— begin TEXT EXCERPT —

15 Types of Dim Sum You Must Try in Hong Kong and Where to Find Them

15 Types of Dim Sum You Must Try in Hong Kong and Where to Find Them

Eat your way through dim sum heaven!

Having dim sum is easily one of the most popular things to do in Hong Kong. In fact, you could even say that Hong Kong dim sum deserves a spot of its own on any traveller’s bucket list. After all, it is one of the most legendary culinary experiences in the metropolitan city, and one that has captivated many a foodie. 

For the uninitiated, dim sum is a traditional Cantonese meal often eaten during breakfast or lunch (although you can now find 24 hour dim sum restaurants too). It consists of many small-to-medium dishes served in bamboo baskets. And of all the places in the world where you savour dim sum, Hong Kong has always held the title as the true “dim sum paradise” of the world. 

Having lived in Hong Kong for a year, I can confirm that Hong Kong dim sum does indeed live up to the hype. But if it’s your first time there and the large variety of dim sum dishes have you confused, don’t worry. Here’s a list of the 15 most must-try dim sum dishes in Hong Kong and my personal favourite dim sum restaurants where you can find them! 

Also read: Singapore to Launch Air Travel Bubble with Hong Kong

Types of dim sum to try in Hong Kong

1. Siu mai (Steamed dumplings)

Image credit: Blenpeams

Even though xiaolongbao (we’ll get to that) is arguably the most famous dim sum dish around the world, locals and dim sum experts know that the true staple of dim sum is siu mai

Simply put, siu mai are steamed dumplings that often contain either pork or shrimp. Sometimes, it’s a mixture of both. The meat mixture is wrapped halfway with dumpling skin that has a signature yellow hue. Siu mai often come in sets of three and four.

— end TEXT EXCERPT —
— begin DATASET ENTRIES —

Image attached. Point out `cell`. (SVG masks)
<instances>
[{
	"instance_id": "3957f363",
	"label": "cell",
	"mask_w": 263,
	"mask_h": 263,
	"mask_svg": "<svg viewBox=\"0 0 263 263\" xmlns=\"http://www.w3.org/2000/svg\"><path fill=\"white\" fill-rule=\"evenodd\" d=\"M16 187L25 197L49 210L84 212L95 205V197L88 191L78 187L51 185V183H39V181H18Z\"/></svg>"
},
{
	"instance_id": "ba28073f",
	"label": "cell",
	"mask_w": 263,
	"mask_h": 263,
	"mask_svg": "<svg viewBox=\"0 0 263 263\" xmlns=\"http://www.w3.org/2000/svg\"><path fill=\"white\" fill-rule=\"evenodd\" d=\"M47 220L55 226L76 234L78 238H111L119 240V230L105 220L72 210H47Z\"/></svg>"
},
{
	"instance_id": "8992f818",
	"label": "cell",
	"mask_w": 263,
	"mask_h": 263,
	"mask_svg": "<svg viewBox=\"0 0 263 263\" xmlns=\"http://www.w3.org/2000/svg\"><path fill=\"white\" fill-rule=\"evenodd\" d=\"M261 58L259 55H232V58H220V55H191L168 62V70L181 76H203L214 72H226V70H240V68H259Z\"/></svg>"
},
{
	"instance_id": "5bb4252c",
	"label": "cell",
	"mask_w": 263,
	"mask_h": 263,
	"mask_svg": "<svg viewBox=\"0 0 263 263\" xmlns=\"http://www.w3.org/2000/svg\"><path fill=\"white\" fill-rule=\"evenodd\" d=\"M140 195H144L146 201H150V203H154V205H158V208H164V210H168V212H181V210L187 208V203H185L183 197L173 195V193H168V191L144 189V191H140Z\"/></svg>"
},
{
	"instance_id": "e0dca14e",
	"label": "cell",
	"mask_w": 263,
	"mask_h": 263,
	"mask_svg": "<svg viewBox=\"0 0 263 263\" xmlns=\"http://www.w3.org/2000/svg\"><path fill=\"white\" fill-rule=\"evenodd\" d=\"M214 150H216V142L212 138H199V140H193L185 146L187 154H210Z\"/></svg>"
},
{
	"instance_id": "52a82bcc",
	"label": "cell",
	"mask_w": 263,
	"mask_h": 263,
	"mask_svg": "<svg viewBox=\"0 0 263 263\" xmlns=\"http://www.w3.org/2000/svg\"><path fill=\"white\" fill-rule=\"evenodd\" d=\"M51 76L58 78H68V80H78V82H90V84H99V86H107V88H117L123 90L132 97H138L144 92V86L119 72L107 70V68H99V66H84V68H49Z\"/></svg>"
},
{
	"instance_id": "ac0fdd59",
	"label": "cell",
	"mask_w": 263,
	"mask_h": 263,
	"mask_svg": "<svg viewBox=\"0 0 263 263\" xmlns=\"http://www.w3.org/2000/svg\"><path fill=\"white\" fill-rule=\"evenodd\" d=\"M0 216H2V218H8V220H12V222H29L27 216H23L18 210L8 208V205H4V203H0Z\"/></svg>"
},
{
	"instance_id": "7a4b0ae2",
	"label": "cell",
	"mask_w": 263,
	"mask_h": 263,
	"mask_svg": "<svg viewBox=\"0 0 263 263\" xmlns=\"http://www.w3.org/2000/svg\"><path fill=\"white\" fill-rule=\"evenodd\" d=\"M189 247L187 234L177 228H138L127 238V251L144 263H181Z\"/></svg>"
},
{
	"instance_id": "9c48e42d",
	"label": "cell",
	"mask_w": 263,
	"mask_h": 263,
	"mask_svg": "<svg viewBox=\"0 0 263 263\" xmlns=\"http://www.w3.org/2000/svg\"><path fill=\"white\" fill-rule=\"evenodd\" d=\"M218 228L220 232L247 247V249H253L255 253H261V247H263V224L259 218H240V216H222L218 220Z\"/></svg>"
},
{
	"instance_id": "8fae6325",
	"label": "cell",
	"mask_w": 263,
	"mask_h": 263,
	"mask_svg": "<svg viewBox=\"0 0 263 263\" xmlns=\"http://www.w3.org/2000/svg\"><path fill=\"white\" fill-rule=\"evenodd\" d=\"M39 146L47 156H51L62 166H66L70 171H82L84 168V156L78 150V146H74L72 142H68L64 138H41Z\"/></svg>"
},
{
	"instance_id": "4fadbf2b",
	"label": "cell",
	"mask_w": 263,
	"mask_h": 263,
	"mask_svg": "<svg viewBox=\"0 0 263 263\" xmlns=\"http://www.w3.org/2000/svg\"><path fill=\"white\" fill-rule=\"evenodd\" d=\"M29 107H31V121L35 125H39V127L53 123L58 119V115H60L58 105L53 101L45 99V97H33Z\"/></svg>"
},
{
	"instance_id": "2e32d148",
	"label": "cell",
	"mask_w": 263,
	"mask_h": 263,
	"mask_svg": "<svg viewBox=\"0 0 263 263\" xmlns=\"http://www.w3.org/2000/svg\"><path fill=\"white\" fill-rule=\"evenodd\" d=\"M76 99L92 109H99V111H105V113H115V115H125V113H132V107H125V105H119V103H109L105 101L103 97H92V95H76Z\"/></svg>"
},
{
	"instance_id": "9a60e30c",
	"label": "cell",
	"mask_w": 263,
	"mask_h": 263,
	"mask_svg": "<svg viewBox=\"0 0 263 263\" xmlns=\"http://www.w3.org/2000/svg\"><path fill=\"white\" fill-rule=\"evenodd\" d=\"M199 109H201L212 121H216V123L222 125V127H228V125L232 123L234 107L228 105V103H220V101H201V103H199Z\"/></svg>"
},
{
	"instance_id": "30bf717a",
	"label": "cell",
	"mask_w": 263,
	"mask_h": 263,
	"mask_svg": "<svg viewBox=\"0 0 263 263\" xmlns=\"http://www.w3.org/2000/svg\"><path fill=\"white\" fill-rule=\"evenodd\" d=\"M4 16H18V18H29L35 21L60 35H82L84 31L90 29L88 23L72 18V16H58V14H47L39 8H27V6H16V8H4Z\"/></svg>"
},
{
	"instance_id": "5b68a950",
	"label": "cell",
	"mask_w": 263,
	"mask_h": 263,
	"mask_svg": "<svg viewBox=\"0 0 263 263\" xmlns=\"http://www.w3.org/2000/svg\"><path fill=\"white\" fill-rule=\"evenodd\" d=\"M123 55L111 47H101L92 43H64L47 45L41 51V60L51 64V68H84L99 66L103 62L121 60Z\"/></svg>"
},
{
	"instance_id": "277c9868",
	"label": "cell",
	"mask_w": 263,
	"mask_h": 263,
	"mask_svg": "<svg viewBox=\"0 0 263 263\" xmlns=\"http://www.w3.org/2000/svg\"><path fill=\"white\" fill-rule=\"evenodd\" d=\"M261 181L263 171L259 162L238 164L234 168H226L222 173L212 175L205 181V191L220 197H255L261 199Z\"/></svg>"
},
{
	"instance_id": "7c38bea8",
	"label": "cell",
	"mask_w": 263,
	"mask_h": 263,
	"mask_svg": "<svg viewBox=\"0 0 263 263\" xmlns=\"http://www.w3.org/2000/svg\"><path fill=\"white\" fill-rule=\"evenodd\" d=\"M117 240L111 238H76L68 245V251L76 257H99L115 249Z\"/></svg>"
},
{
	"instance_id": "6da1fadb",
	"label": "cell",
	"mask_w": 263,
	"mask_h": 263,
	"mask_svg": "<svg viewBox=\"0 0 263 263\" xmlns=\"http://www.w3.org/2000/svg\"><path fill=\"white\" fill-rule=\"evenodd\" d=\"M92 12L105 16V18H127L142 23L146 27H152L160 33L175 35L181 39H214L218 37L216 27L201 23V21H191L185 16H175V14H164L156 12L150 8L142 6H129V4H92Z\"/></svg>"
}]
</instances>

— end DATASET ENTRIES —

**WRITTEN TASKS**
A. In the dim sum article, what are the small-to-medium dishes of a dim sum meal served in?
B. Rewrite the stretch of the dim sum article from "Types of dim sum to" through "three and four.", replacing "shrimp" with "prawn".
C. According to the dim sum article, why does Hong Kong dim sum deserve a spot on any traveler's bucket list?
The records were drawn from a source separate from the dim sum article.

**IN RESPONSE**
A. Bamboo baskets.

B.
Types of dim sum to try in Hong Kong

1. Siu mai (Steamed dumplings)

Image credit: Blenpeams

Even though xiaolongbao (we’ll get to that) is arguably the most famous dim sum dish around the world, locals and dim sum experts know that the true staple of dim sum is siu mai

Simply put, siu mai are steamed dumplings that often contain either pork or prawn. Sometimes, it’s a mixture of both. The meat mixture is wrapped halfway with dumpling skin that has a signature yellow hue. Siu mai often come in sets of three and four.

C. It is one of the most legendary culinary experiences in the metropolitan city, and it has captivated many a foodie.